> [ENTRIES]
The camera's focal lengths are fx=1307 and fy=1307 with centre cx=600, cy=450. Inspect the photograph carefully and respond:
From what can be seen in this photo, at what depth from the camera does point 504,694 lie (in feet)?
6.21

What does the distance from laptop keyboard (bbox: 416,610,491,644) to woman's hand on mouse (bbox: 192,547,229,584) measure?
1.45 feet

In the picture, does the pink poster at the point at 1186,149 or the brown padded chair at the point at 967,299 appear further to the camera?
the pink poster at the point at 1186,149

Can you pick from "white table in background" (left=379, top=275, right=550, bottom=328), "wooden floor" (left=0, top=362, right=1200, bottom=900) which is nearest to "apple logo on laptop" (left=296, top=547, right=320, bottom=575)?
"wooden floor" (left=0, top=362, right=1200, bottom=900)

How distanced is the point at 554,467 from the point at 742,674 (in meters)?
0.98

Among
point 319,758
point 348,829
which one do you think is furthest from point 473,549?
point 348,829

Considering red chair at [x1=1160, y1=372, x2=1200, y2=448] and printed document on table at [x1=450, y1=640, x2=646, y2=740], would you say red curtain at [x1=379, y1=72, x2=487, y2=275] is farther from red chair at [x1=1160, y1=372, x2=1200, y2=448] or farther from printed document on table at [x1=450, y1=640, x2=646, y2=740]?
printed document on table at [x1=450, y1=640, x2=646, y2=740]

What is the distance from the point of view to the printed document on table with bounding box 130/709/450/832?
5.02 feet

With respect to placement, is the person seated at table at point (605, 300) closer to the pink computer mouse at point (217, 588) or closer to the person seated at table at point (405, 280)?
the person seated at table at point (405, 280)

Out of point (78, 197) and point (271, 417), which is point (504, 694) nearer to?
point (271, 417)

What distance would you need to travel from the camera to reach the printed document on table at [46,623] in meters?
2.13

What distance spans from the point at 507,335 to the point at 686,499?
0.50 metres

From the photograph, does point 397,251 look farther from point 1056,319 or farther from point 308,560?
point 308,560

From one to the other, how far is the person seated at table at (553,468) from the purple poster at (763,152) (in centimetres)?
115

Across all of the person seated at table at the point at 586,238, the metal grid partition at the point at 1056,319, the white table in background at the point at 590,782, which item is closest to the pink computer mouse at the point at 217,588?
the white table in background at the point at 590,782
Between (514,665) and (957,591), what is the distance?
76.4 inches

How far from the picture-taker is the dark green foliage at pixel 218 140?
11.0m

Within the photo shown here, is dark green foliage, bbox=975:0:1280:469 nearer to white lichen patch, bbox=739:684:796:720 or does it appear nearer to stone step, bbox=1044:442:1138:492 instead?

> [DIRECTIVE]
Set down, exactly and in full, the lines from the one containing "From one to" through the end of the entries; no other line belongs.

> [EXERCISE SOLUTION]
From one to the other, how far is the person seated at table at (553,468) from the purple poster at (763,152) (in centimetres)?
115

Across all of the person seated at table at the point at 586,238, the metal grid partition at the point at 1056,319, the white table in background at the point at 590,782, which item is closest to the pink computer mouse at the point at 217,588?
the white table in background at the point at 590,782
Between (514,665) and (957,591), what is the distance?
76.4 inches

How far from the picture-taker is the dark green foliage at pixel 218 140?
11.0m

Within the photo shown here, is dark green foliage, bbox=975:0:1280:469 nearer to white lichen patch, bbox=739:684:796:720 or does it appear nearer to stone step, bbox=1044:442:1138:492 instead?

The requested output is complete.